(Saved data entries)
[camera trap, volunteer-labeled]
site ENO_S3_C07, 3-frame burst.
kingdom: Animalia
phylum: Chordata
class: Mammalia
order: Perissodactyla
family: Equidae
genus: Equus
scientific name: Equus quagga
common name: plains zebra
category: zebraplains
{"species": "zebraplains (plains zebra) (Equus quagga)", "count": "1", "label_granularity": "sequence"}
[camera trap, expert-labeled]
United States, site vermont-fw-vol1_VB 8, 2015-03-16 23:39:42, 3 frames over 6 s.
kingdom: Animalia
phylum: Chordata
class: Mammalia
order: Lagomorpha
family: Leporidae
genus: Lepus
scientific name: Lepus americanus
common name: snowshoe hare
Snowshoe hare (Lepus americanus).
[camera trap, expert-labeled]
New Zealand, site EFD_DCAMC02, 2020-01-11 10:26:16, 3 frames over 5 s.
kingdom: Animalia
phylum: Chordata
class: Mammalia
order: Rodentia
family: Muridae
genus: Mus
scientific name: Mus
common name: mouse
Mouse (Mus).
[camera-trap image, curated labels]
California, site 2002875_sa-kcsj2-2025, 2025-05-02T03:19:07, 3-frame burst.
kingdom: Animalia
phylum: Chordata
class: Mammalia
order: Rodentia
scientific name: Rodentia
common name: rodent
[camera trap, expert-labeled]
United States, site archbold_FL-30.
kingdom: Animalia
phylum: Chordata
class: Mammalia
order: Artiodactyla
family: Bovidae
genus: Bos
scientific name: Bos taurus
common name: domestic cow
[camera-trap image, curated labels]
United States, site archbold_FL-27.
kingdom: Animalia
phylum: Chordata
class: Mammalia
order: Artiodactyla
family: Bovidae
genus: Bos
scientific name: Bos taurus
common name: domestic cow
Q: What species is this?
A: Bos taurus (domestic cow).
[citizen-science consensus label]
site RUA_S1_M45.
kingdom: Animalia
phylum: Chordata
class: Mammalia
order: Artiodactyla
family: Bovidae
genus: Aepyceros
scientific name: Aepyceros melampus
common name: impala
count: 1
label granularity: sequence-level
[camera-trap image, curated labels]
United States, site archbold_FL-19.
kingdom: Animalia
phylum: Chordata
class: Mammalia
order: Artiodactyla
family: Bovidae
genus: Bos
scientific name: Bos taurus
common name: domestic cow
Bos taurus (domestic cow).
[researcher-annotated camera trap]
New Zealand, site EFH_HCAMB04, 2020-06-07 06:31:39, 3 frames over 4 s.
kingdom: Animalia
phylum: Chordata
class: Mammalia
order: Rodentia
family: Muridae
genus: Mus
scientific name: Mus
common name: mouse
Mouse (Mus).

Aim of the task >>
Give the data back exactly as it stands.

Completed task >>
[camera trap, volunteer-labeled]
site ENO_S3_C07, 3-frame burst.
kingdom: Animalia
phylum: Chordata
class: Mammalia
order: Perissodactyla
family: Equidae
genus: Equus
scientific name: Equus quagga
common name: plains zebra
category: zebraplains
{"species": "zebraplains (plains zebra) (Equus quagga)", "count": "1", "label_granularity": "sequence"}
[camera trap, expert-labeled]
United States, site vermont-fw-vol1_VB 8, 2015-03-16 23:39:42, 3 frames over 6 s.
kingdom: Animalia
phylum: Chordata
class: Mammalia
order: Lagomorpha
family: Leporidae
genus: Lepus
scientific name: Lepus americanus
common name: snowshoe hare
Snowshoe hare (Lepus americanus).
[camera trap, expert-labeled]
New Zealand, site EFD_DCAMC02, 2020-01-11 10:26:16, 3 frames over 5 s.
kingdom: Animalia
phylum: Chordata
class: Mammalia
order: Rodentia
family: Muridae
genus: Mus
scientific name: Mus
common name: mouse
Mouse (Mus).
[camera-trap image, curated labels]
California, site 2002875_sa-kcsj2-2025, 2025-05-02T03:19:07, 3-frame burst.
kingdom: Animalia
phylum: Chordata
class: Mammalia
order: Rodentia
scientific name: Rodentia
common name: rodent
[camera trap, expert-labeled]
United States, site archbold_FL-30.
kingdom: Animalia
phylum: Chordata
class: Mammalia
order: Artiodactyla
family: Bovidae
genus: Bos
scientific name: Bos taurus
common name: domestic cow
[camera-trap image, curated labels]
United States, site archbold_FL-27.
kingdom: Animalia
phylum: Chordata
class: Mammalia
order: Artiodactyla
family: Bovidae
genus: Bos
scientific name: Bos taurus
common name: domestic cow
Q: What species is this?
A: Bos taurus (domestic cow).
[citizen-science consensus label]
site RUA_S1_M45.
kingdom: Animalia
phylum: Chordata
class: Mammalia
order: Artiodactyla
family: Bovidae
genus: Aepyceros
scientific name: Aepyceros melampus
common name: impala
count: 1
label granularity: sequence-level
[camera-trap image, curated labels]
United States, site archbold_FL-19.
kingdom: Animalia
phylum: Chordata
class: Mammalia
order: Artiodactyla
family: Bovidae
genus: Bos
scientific name: Bos taurus
common name: domestic cow
Bos taurus (domestic cow).
[researcher-annotated camera trap]
New Zealand, site EFH_HCAMB04, 2020-06-07 06:31:39, 3 frames over 4 s.
kingdom: Animalia
phylum: Chordata
class: Mammalia
order: Rodentia
family: Muridae
genus: Mus
scientific name: Mus
common name: mouse
Mouse (Mus).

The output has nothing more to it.